• _Exercise requirements_
Can you rewrite the part of the listing that runs from its start through the line containing "1882 inches", changing "green cloth on tent" to "green fabric on tent" and leaving everything else as it is? Omit the pictures.

[Image-linked spatial questions]
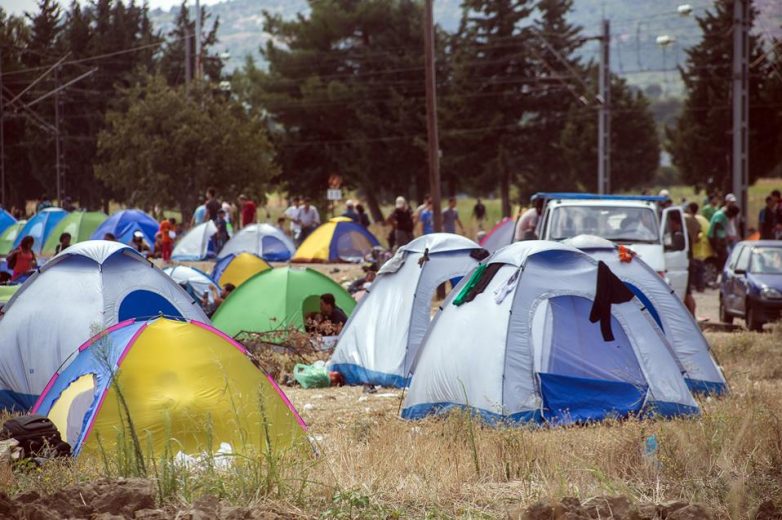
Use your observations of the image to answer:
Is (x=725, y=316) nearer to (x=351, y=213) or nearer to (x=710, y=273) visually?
(x=710, y=273)

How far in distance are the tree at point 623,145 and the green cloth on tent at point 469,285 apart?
1882 inches

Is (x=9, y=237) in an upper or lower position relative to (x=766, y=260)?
lower

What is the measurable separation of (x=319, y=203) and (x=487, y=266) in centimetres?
5041

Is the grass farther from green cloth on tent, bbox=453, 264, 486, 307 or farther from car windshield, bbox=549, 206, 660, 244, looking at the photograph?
car windshield, bbox=549, 206, 660, 244

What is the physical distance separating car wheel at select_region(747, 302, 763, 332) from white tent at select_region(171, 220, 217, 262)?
661 inches

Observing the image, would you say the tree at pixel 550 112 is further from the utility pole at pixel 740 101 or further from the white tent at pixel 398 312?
the white tent at pixel 398 312

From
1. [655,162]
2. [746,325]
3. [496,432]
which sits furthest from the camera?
[655,162]

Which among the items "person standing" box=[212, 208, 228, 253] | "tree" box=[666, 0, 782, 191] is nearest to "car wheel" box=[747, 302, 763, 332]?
"person standing" box=[212, 208, 228, 253]

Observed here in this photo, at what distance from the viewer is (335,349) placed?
49.2 feet

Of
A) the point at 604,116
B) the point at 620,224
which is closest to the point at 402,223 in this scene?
the point at 604,116

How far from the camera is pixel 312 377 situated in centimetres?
1434

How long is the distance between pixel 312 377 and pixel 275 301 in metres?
2.86

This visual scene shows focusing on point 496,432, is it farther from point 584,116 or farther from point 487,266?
point 584,116

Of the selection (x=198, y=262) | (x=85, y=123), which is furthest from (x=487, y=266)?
(x=85, y=123)
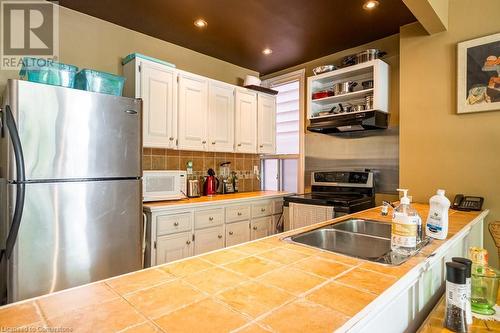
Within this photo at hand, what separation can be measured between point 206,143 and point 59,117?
1.48m

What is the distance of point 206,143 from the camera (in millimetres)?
3018

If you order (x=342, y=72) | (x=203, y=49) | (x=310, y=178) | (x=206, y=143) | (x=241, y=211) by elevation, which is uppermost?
(x=203, y=49)

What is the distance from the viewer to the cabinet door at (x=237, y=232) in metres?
2.81

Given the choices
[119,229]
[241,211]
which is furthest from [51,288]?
[241,211]

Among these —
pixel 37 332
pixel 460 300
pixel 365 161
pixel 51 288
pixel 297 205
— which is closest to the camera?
pixel 37 332

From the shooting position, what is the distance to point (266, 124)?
367 cm

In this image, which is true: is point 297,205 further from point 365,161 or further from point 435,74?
point 435,74

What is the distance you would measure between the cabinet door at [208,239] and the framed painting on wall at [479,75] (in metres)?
2.29

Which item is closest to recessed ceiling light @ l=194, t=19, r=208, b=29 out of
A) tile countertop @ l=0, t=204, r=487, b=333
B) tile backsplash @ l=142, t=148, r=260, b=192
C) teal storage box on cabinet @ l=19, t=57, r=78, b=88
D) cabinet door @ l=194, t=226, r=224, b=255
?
teal storage box on cabinet @ l=19, t=57, r=78, b=88

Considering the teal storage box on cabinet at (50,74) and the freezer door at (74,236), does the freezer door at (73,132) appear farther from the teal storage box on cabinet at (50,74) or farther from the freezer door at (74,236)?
the teal storage box on cabinet at (50,74)

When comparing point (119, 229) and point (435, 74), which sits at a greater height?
point (435, 74)

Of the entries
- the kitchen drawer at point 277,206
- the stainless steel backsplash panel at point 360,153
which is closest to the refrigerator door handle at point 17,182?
the kitchen drawer at point 277,206

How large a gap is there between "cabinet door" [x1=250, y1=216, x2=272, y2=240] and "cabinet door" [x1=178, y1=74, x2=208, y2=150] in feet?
3.27

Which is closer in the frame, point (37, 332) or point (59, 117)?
point (37, 332)
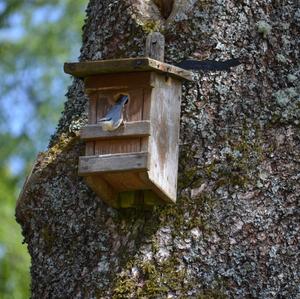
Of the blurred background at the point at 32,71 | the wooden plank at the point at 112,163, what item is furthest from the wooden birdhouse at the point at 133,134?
the blurred background at the point at 32,71

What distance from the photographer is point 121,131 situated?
116 inches

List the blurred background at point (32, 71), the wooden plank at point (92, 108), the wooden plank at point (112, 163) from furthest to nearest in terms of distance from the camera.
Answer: the blurred background at point (32, 71) < the wooden plank at point (92, 108) < the wooden plank at point (112, 163)

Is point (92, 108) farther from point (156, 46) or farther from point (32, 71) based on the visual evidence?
point (32, 71)

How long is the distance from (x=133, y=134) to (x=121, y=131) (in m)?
0.04

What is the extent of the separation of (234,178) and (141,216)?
Answer: 0.27 meters

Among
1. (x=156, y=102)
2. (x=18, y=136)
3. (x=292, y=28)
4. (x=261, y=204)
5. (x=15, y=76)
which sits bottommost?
(x=261, y=204)

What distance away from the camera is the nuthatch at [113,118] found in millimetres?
2926

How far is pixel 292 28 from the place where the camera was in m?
3.16

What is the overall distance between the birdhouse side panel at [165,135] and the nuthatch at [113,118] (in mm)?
83

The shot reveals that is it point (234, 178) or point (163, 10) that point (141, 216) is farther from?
point (163, 10)

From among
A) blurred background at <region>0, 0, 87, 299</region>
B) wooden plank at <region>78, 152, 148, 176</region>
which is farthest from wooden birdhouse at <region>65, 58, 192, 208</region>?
blurred background at <region>0, 0, 87, 299</region>

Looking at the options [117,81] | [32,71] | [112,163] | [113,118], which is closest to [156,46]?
[117,81]

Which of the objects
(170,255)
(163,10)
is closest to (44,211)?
(170,255)

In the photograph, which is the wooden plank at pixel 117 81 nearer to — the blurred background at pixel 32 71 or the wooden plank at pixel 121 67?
the wooden plank at pixel 121 67
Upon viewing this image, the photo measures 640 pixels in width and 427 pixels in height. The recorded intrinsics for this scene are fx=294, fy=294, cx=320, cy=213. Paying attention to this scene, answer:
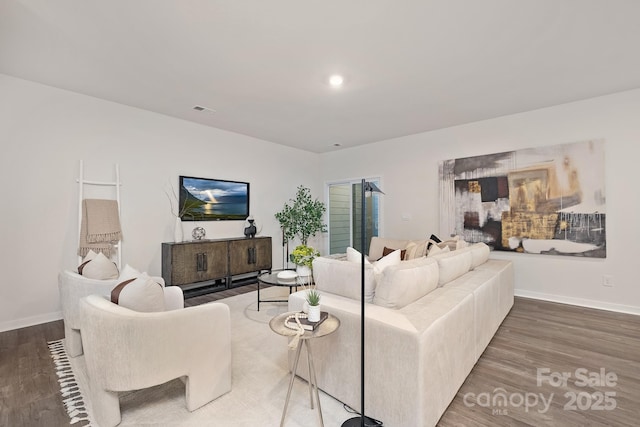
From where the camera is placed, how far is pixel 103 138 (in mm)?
3850

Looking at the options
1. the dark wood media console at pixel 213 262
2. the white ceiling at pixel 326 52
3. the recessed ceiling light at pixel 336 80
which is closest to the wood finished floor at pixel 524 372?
the dark wood media console at pixel 213 262

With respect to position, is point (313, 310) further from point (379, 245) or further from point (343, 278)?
point (379, 245)

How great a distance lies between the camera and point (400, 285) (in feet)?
6.28

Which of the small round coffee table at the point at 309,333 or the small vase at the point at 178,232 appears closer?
the small round coffee table at the point at 309,333

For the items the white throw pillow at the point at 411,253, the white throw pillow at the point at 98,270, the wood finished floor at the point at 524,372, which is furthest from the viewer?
the white throw pillow at the point at 411,253

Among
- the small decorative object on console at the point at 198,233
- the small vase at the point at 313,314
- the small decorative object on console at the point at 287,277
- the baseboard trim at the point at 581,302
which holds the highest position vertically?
the small decorative object on console at the point at 198,233

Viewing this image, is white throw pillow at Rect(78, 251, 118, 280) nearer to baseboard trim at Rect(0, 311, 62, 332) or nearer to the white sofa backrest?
baseboard trim at Rect(0, 311, 62, 332)

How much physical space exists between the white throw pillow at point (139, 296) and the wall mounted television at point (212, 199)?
9.82ft

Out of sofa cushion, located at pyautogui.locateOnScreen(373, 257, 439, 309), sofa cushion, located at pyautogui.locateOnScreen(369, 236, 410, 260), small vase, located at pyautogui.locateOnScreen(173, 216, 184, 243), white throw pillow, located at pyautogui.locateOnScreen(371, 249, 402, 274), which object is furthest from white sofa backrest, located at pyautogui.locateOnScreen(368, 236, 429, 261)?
small vase, located at pyautogui.locateOnScreen(173, 216, 184, 243)

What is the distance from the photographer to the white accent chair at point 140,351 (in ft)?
5.25

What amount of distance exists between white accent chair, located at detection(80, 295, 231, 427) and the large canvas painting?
14.0 feet

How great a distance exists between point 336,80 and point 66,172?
3.40 metres

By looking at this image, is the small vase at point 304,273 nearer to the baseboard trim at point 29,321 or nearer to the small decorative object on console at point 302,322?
the small decorative object on console at point 302,322

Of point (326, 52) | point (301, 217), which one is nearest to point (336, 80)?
point (326, 52)
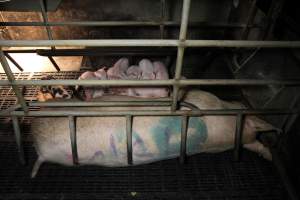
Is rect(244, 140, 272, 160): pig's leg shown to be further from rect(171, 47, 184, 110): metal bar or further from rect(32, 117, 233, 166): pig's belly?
rect(171, 47, 184, 110): metal bar

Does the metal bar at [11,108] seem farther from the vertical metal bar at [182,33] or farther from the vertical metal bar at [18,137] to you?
the vertical metal bar at [182,33]

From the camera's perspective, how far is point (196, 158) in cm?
278

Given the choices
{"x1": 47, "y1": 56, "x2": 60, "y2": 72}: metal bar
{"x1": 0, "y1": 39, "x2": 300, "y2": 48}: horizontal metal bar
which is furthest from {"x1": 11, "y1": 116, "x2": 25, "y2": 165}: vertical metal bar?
{"x1": 47, "y1": 56, "x2": 60, "y2": 72}: metal bar

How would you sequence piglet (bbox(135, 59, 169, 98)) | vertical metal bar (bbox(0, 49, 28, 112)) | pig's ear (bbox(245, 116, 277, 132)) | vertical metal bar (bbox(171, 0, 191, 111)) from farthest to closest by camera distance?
piglet (bbox(135, 59, 169, 98)) → pig's ear (bbox(245, 116, 277, 132)) → vertical metal bar (bbox(0, 49, 28, 112)) → vertical metal bar (bbox(171, 0, 191, 111))

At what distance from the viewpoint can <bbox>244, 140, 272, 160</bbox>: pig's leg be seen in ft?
8.85

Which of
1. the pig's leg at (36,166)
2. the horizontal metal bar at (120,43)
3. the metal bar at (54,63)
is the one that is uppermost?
the horizontal metal bar at (120,43)

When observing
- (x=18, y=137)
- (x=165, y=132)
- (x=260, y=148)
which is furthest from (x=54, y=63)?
(x=260, y=148)

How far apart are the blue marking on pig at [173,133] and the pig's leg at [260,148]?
0.53m

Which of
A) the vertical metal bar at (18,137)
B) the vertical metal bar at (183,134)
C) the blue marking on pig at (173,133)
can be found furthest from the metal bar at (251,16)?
the vertical metal bar at (18,137)

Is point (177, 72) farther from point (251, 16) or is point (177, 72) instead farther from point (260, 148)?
point (251, 16)

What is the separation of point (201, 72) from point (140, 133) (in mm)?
1662

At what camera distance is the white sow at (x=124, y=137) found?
96.5 inches

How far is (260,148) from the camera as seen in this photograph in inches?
107

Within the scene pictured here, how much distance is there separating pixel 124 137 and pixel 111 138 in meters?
0.11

• _Result below_
Use your observations of the image to answer:
Is (x=725, y=316) nearer to (x=351, y=213) or nearer to (x=710, y=273) visually?
(x=710, y=273)

How far in distance are the tree at point 623,145 and the green fabric on tent at point 469,285 apart?
1882 inches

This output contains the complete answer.